Non è bastato l’ultimo “assegno” staccato dalla Commissione Europea verso la Turchia per gli aiuti sulla “schermatura” dell’immigrazione, lo scontro fra Turchia e Bruxelles torna a tuonare molto forte dopo la sentenza della Corte di Giustizia Ue dello scorso giovedì. Per i giudici di Lussemburgo il divieto del velo sul luogo di lavoro «può essere giustificato dall’esigenza del datore di lavoro di presentarsi in modo neutrale nei confronti dei clienti o di prevenire conflitti sociali», anche se è stato aggiunto l’elemento di «esigenza reale» per arrivare a vietare l’uso del velo come Chador o Ai-Amira (Burka e Niqab, che coprono totalmente il volto, sono già banditi nei luoghi pubblici) dalle lavoratrici musulmane.
Ankara non ci sta e con il ministro degli Esteri turco Mevlut Cavusoglu tuona veemente contro la sentenza. «Vietare il velo islamico o più in generale qualsiasi forma visibile di espressione delle convinzioni politiche, filosofiche o religiose, è una chiara violazione delle libertà religiose», attacca il comunicato del Governo Erdogan.
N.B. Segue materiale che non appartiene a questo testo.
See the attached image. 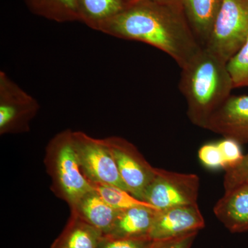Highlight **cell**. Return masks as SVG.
Returning a JSON list of instances; mask_svg holds the SVG:
<instances>
[{
    "instance_id": "obj_1",
    "label": "cell",
    "mask_w": 248,
    "mask_h": 248,
    "mask_svg": "<svg viewBox=\"0 0 248 248\" xmlns=\"http://www.w3.org/2000/svg\"><path fill=\"white\" fill-rule=\"evenodd\" d=\"M98 31L151 45L170 56L181 68L203 47L179 0H138L103 24Z\"/></svg>"
},
{
    "instance_id": "obj_2",
    "label": "cell",
    "mask_w": 248,
    "mask_h": 248,
    "mask_svg": "<svg viewBox=\"0 0 248 248\" xmlns=\"http://www.w3.org/2000/svg\"><path fill=\"white\" fill-rule=\"evenodd\" d=\"M234 89L227 62L204 47L182 68L179 90L187 102V117L200 128H206Z\"/></svg>"
},
{
    "instance_id": "obj_3",
    "label": "cell",
    "mask_w": 248,
    "mask_h": 248,
    "mask_svg": "<svg viewBox=\"0 0 248 248\" xmlns=\"http://www.w3.org/2000/svg\"><path fill=\"white\" fill-rule=\"evenodd\" d=\"M45 164L51 179L52 191L69 207L93 190L81 170L73 146L71 130L57 134L48 142Z\"/></svg>"
},
{
    "instance_id": "obj_4",
    "label": "cell",
    "mask_w": 248,
    "mask_h": 248,
    "mask_svg": "<svg viewBox=\"0 0 248 248\" xmlns=\"http://www.w3.org/2000/svg\"><path fill=\"white\" fill-rule=\"evenodd\" d=\"M248 38V0H223L204 48L228 62Z\"/></svg>"
},
{
    "instance_id": "obj_5",
    "label": "cell",
    "mask_w": 248,
    "mask_h": 248,
    "mask_svg": "<svg viewBox=\"0 0 248 248\" xmlns=\"http://www.w3.org/2000/svg\"><path fill=\"white\" fill-rule=\"evenodd\" d=\"M73 140L81 170L91 184H110L127 190L105 139L73 131Z\"/></svg>"
},
{
    "instance_id": "obj_6",
    "label": "cell",
    "mask_w": 248,
    "mask_h": 248,
    "mask_svg": "<svg viewBox=\"0 0 248 248\" xmlns=\"http://www.w3.org/2000/svg\"><path fill=\"white\" fill-rule=\"evenodd\" d=\"M200 177L187 174L155 169V177L143 195V201L157 210L197 204Z\"/></svg>"
},
{
    "instance_id": "obj_7",
    "label": "cell",
    "mask_w": 248,
    "mask_h": 248,
    "mask_svg": "<svg viewBox=\"0 0 248 248\" xmlns=\"http://www.w3.org/2000/svg\"><path fill=\"white\" fill-rule=\"evenodd\" d=\"M40 108L35 98L0 72V135L29 132Z\"/></svg>"
},
{
    "instance_id": "obj_8",
    "label": "cell",
    "mask_w": 248,
    "mask_h": 248,
    "mask_svg": "<svg viewBox=\"0 0 248 248\" xmlns=\"http://www.w3.org/2000/svg\"><path fill=\"white\" fill-rule=\"evenodd\" d=\"M127 190L143 201L146 189L155 177V169L138 148L120 137L105 138Z\"/></svg>"
},
{
    "instance_id": "obj_9",
    "label": "cell",
    "mask_w": 248,
    "mask_h": 248,
    "mask_svg": "<svg viewBox=\"0 0 248 248\" xmlns=\"http://www.w3.org/2000/svg\"><path fill=\"white\" fill-rule=\"evenodd\" d=\"M205 227V220L198 204L179 205L158 210L153 222L150 239H173L198 233Z\"/></svg>"
},
{
    "instance_id": "obj_10",
    "label": "cell",
    "mask_w": 248,
    "mask_h": 248,
    "mask_svg": "<svg viewBox=\"0 0 248 248\" xmlns=\"http://www.w3.org/2000/svg\"><path fill=\"white\" fill-rule=\"evenodd\" d=\"M206 130L248 143V95H231L212 116Z\"/></svg>"
},
{
    "instance_id": "obj_11",
    "label": "cell",
    "mask_w": 248,
    "mask_h": 248,
    "mask_svg": "<svg viewBox=\"0 0 248 248\" xmlns=\"http://www.w3.org/2000/svg\"><path fill=\"white\" fill-rule=\"evenodd\" d=\"M213 212L231 232L248 231V182L225 192L215 204Z\"/></svg>"
},
{
    "instance_id": "obj_12",
    "label": "cell",
    "mask_w": 248,
    "mask_h": 248,
    "mask_svg": "<svg viewBox=\"0 0 248 248\" xmlns=\"http://www.w3.org/2000/svg\"><path fill=\"white\" fill-rule=\"evenodd\" d=\"M158 210L143 205L120 210L110 231L104 235L117 239H150Z\"/></svg>"
},
{
    "instance_id": "obj_13",
    "label": "cell",
    "mask_w": 248,
    "mask_h": 248,
    "mask_svg": "<svg viewBox=\"0 0 248 248\" xmlns=\"http://www.w3.org/2000/svg\"><path fill=\"white\" fill-rule=\"evenodd\" d=\"M71 213L107 234L120 210L112 208L93 189L70 207Z\"/></svg>"
},
{
    "instance_id": "obj_14",
    "label": "cell",
    "mask_w": 248,
    "mask_h": 248,
    "mask_svg": "<svg viewBox=\"0 0 248 248\" xmlns=\"http://www.w3.org/2000/svg\"><path fill=\"white\" fill-rule=\"evenodd\" d=\"M223 0H179L187 22L199 42L208 41Z\"/></svg>"
},
{
    "instance_id": "obj_15",
    "label": "cell",
    "mask_w": 248,
    "mask_h": 248,
    "mask_svg": "<svg viewBox=\"0 0 248 248\" xmlns=\"http://www.w3.org/2000/svg\"><path fill=\"white\" fill-rule=\"evenodd\" d=\"M79 22L99 31L109 19L120 14L135 0H77Z\"/></svg>"
},
{
    "instance_id": "obj_16",
    "label": "cell",
    "mask_w": 248,
    "mask_h": 248,
    "mask_svg": "<svg viewBox=\"0 0 248 248\" xmlns=\"http://www.w3.org/2000/svg\"><path fill=\"white\" fill-rule=\"evenodd\" d=\"M103 235L97 228L71 213L64 229L51 246L58 248H97Z\"/></svg>"
},
{
    "instance_id": "obj_17",
    "label": "cell",
    "mask_w": 248,
    "mask_h": 248,
    "mask_svg": "<svg viewBox=\"0 0 248 248\" xmlns=\"http://www.w3.org/2000/svg\"><path fill=\"white\" fill-rule=\"evenodd\" d=\"M31 12L54 22H79L77 0H24Z\"/></svg>"
},
{
    "instance_id": "obj_18",
    "label": "cell",
    "mask_w": 248,
    "mask_h": 248,
    "mask_svg": "<svg viewBox=\"0 0 248 248\" xmlns=\"http://www.w3.org/2000/svg\"><path fill=\"white\" fill-rule=\"evenodd\" d=\"M91 184L103 200L115 210H124L142 205L155 208L151 204L139 200L128 191L117 186L104 184Z\"/></svg>"
},
{
    "instance_id": "obj_19",
    "label": "cell",
    "mask_w": 248,
    "mask_h": 248,
    "mask_svg": "<svg viewBox=\"0 0 248 248\" xmlns=\"http://www.w3.org/2000/svg\"><path fill=\"white\" fill-rule=\"evenodd\" d=\"M228 71L236 88H248V38L239 50L227 62Z\"/></svg>"
},
{
    "instance_id": "obj_20",
    "label": "cell",
    "mask_w": 248,
    "mask_h": 248,
    "mask_svg": "<svg viewBox=\"0 0 248 248\" xmlns=\"http://www.w3.org/2000/svg\"><path fill=\"white\" fill-rule=\"evenodd\" d=\"M217 144L221 151L225 170L236 167L244 159L241 144L234 139L224 138L217 142Z\"/></svg>"
},
{
    "instance_id": "obj_21",
    "label": "cell",
    "mask_w": 248,
    "mask_h": 248,
    "mask_svg": "<svg viewBox=\"0 0 248 248\" xmlns=\"http://www.w3.org/2000/svg\"><path fill=\"white\" fill-rule=\"evenodd\" d=\"M248 182V153L239 165L227 170L223 179L225 192L232 190L241 184Z\"/></svg>"
},
{
    "instance_id": "obj_22",
    "label": "cell",
    "mask_w": 248,
    "mask_h": 248,
    "mask_svg": "<svg viewBox=\"0 0 248 248\" xmlns=\"http://www.w3.org/2000/svg\"><path fill=\"white\" fill-rule=\"evenodd\" d=\"M198 156L201 163L207 169H223V158L217 143L203 145L198 152Z\"/></svg>"
},
{
    "instance_id": "obj_23",
    "label": "cell",
    "mask_w": 248,
    "mask_h": 248,
    "mask_svg": "<svg viewBox=\"0 0 248 248\" xmlns=\"http://www.w3.org/2000/svg\"><path fill=\"white\" fill-rule=\"evenodd\" d=\"M152 241L150 239H117L103 235L97 248H147Z\"/></svg>"
},
{
    "instance_id": "obj_24",
    "label": "cell",
    "mask_w": 248,
    "mask_h": 248,
    "mask_svg": "<svg viewBox=\"0 0 248 248\" xmlns=\"http://www.w3.org/2000/svg\"><path fill=\"white\" fill-rule=\"evenodd\" d=\"M198 233L173 238V239L152 241L147 248H191Z\"/></svg>"
},
{
    "instance_id": "obj_25",
    "label": "cell",
    "mask_w": 248,
    "mask_h": 248,
    "mask_svg": "<svg viewBox=\"0 0 248 248\" xmlns=\"http://www.w3.org/2000/svg\"><path fill=\"white\" fill-rule=\"evenodd\" d=\"M50 248H58L54 247V246H50Z\"/></svg>"
},
{
    "instance_id": "obj_26",
    "label": "cell",
    "mask_w": 248,
    "mask_h": 248,
    "mask_svg": "<svg viewBox=\"0 0 248 248\" xmlns=\"http://www.w3.org/2000/svg\"><path fill=\"white\" fill-rule=\"evenodd\" d=\"M137 1H138V0H135V2H136Z\"/></svg>"
}]
</instances>
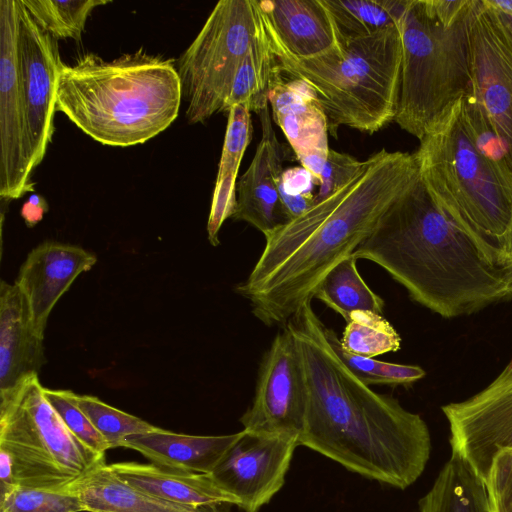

Tale misura, prosegue il capo della diplomazia turca, non fa che aggravare secondo Ankara «i pregiudizi contro le donne musulmane in Europa».
IL NUOVO SCONTRO TURCHIA-EUROPA
Secondo Cavusoglu, la decisione della Corte di Giustizia europea è una autentica manifestazione di «intolleranza verso i musulmani»: il Ministro esprime preoccupazione anche per il fatto che, secondo la Turchia, già i cittadini islamici in Europa sono già esposti a «intolleranza, odio e persino violenza» e questa sentenza non farebbe che “moltiplicare” questo rischio. Non solo, conclude Cavusoglu, «questa situazione ha un impatto molto negativo sulle donne musulmane escludendole dalla sfera socio-economica. Non si può negare che questa tendenza sia pericolosa e mostri che dal passato non si è imparato nulla». Nella sua lunga sentenza espressa giovedì scorso, la Corte di Giustizia europea ha rilevato da un lato come «il fatto di indossare segni o indumenti per manifestare la religione o le convinzioni personali rientra nella “libertà di pensiero, di coscienza e di religione». Di contro però, la Corte ricorda la sua giurisprudenza in base alla quale «una tale norma non costituisce una discriminazione diretta ove riguardi indifferentemente qualsiasi manifestazione di tali convinzioni e tratti in maniera identica tutti i dipendenti dell’impresa, imponendo loro, in maniera generale e indiscriminata, una neutralità di abbigliamento che osta al fatto di indossare tali segni». Gli elementi rilevanti al fine di individuare una tale esigenza di vietare espressamente il velo o altri simboli del genere sono, in particolare, «i diritti e le legittime aspettative dei clienti o degli utenti e, più nello specifico, in materia di istruzione, il desiderio dei genitori di far educare i loro figli da persone che non manifestino la loro religione o le loro convinzioni personali allorché sono a contatto con i bambini».